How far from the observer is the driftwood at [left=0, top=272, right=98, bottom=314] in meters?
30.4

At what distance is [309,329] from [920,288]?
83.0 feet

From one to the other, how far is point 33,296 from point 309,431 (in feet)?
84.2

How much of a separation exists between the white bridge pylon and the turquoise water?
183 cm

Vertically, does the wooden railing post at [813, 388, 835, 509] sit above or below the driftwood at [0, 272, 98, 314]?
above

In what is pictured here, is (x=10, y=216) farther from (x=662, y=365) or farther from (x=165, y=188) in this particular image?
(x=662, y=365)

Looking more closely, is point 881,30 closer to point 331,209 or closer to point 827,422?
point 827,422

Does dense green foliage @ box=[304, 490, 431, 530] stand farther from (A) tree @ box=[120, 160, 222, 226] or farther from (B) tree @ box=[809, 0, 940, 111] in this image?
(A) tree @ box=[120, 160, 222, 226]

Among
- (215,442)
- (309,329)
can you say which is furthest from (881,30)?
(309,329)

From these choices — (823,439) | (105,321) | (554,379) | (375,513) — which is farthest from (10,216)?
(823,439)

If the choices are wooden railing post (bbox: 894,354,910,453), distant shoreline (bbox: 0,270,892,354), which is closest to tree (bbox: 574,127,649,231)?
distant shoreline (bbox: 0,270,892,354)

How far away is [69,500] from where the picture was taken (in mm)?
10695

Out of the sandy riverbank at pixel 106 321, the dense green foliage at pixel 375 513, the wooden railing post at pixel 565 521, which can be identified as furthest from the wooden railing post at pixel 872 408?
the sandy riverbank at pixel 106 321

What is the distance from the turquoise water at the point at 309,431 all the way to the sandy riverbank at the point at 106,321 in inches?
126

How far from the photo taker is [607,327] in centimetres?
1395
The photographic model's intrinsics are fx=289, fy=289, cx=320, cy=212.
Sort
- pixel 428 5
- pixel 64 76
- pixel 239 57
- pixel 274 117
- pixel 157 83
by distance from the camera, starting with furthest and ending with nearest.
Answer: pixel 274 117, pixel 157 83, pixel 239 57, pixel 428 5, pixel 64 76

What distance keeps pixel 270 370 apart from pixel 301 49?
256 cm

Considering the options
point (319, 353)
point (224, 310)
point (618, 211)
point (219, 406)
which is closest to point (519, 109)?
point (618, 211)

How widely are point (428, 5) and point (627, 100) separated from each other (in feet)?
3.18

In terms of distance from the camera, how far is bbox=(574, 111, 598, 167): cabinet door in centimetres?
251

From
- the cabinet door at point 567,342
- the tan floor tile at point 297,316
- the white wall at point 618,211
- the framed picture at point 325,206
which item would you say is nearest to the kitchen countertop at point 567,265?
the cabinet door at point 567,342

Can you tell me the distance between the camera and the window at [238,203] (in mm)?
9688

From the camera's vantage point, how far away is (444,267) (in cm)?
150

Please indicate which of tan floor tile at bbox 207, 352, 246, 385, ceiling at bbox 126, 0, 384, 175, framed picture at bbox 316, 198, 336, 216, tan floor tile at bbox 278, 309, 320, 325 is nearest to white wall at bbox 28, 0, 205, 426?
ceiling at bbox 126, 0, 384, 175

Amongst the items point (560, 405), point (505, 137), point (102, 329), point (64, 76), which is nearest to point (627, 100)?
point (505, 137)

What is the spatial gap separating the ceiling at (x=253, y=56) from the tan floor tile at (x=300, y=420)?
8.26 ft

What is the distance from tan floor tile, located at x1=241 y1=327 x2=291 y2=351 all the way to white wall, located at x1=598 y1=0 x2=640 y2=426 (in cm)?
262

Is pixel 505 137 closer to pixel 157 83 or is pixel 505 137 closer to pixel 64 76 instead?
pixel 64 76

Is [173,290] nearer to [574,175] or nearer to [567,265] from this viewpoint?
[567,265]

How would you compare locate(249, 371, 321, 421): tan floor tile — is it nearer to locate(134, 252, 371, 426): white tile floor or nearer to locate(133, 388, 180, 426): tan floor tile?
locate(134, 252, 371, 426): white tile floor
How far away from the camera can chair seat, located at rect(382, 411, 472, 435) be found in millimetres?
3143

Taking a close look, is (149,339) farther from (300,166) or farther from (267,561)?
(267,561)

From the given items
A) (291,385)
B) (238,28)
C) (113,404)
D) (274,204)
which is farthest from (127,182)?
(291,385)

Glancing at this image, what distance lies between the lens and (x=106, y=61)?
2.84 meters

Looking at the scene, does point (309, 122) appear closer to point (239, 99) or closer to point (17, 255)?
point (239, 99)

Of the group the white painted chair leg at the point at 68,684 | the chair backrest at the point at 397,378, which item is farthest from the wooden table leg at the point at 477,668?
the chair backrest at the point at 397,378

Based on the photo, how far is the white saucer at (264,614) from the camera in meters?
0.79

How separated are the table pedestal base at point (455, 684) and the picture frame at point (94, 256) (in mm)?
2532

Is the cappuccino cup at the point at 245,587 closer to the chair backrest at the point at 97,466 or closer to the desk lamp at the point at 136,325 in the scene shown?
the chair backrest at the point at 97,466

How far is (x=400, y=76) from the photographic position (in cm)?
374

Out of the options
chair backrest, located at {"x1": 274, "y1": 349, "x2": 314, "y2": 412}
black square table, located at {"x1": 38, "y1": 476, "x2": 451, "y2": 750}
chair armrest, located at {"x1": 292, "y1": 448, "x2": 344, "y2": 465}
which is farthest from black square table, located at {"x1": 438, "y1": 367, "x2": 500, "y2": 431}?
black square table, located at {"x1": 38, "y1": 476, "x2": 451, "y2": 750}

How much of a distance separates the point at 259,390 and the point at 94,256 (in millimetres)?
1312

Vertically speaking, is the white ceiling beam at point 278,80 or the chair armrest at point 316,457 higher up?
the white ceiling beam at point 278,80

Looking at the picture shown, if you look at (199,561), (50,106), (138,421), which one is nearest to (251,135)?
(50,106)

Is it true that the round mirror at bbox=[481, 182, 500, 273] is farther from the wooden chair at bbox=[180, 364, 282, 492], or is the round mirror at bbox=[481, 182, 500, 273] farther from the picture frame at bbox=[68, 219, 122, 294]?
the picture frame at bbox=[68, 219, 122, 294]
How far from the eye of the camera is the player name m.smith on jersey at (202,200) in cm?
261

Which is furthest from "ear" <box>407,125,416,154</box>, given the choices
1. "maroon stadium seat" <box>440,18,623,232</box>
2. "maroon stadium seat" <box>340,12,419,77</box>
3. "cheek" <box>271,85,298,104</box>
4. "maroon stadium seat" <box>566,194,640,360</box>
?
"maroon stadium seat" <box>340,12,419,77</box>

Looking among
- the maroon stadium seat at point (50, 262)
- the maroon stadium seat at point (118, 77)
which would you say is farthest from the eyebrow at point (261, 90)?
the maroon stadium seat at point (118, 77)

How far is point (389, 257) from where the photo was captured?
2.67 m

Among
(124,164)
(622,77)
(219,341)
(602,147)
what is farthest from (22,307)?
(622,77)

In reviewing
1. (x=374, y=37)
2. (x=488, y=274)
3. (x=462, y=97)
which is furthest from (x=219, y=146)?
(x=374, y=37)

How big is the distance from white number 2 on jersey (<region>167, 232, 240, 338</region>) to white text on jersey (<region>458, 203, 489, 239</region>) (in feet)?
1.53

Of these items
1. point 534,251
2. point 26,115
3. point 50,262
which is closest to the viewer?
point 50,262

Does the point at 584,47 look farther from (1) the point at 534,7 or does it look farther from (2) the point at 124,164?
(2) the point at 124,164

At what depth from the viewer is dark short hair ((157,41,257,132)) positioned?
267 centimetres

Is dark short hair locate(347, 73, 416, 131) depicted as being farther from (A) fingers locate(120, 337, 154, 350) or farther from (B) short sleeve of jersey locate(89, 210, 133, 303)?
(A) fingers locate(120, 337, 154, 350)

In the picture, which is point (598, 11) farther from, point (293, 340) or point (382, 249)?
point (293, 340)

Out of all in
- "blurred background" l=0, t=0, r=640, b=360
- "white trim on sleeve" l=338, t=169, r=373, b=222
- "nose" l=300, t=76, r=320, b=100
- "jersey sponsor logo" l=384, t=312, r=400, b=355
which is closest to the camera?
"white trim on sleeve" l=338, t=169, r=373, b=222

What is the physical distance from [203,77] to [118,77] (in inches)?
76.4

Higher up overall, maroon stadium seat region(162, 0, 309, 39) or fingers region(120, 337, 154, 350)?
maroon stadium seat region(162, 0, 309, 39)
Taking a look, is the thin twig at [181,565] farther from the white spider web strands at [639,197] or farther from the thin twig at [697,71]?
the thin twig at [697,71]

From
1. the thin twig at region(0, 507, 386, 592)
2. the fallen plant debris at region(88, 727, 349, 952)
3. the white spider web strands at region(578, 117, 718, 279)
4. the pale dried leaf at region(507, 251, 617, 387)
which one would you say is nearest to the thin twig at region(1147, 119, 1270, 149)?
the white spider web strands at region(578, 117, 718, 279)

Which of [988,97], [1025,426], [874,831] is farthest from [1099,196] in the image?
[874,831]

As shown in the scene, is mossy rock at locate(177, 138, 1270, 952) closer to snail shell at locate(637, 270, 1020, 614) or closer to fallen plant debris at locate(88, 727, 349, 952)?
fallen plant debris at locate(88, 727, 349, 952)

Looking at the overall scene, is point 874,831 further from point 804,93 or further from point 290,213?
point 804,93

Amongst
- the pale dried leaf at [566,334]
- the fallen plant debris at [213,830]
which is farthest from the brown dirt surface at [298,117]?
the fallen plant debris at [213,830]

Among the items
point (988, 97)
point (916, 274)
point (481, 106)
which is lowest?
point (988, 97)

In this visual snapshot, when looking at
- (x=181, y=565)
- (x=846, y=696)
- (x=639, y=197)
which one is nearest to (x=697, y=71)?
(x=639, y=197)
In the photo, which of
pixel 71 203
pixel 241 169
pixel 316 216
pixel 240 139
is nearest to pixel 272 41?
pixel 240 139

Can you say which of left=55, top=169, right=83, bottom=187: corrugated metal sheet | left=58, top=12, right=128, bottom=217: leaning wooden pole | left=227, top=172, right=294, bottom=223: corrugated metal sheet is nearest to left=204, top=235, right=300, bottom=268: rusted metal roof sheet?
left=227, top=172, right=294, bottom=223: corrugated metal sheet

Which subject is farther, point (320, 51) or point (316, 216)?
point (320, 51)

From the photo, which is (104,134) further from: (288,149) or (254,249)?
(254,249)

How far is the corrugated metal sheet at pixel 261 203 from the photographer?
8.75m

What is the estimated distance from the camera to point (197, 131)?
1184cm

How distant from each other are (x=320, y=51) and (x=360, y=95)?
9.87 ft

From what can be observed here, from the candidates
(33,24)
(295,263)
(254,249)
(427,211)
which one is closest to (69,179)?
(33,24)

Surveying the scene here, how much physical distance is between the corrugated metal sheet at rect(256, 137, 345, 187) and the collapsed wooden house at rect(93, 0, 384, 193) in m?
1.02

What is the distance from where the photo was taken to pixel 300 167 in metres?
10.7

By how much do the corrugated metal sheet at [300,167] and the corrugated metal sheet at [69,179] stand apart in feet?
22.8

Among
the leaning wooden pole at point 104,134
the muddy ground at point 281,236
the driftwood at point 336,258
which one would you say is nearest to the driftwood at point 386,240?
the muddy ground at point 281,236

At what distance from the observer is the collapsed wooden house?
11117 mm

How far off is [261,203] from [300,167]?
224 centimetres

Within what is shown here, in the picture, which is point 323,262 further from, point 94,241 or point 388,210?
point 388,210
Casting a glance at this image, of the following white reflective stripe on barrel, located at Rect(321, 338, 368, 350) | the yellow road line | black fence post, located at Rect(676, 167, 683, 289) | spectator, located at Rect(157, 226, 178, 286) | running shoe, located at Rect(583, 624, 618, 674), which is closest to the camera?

[Goal of the exercise]
Please render the lines as a numbered list, starting at the line containing "The photographic model's" and stopping after the line containing "Answer: pixel 274", with any blank lines left out.

[Exercise answer]
1. The photographic model's intrinsics are fx=289, fy=289, cx=320, cy=212.
2. Sort
3. - pixel 428 5
4. - pixel 64 76
5. - pixel 239 57
6. - pixel 274 117
7. - pixel 157 83
8. by distance from the camera, starting with furthest and ending with nearest.
9. Answer: pixel 274 117, pixel 157 83, pixel 239 57, pixel 428 5, pixel 64 76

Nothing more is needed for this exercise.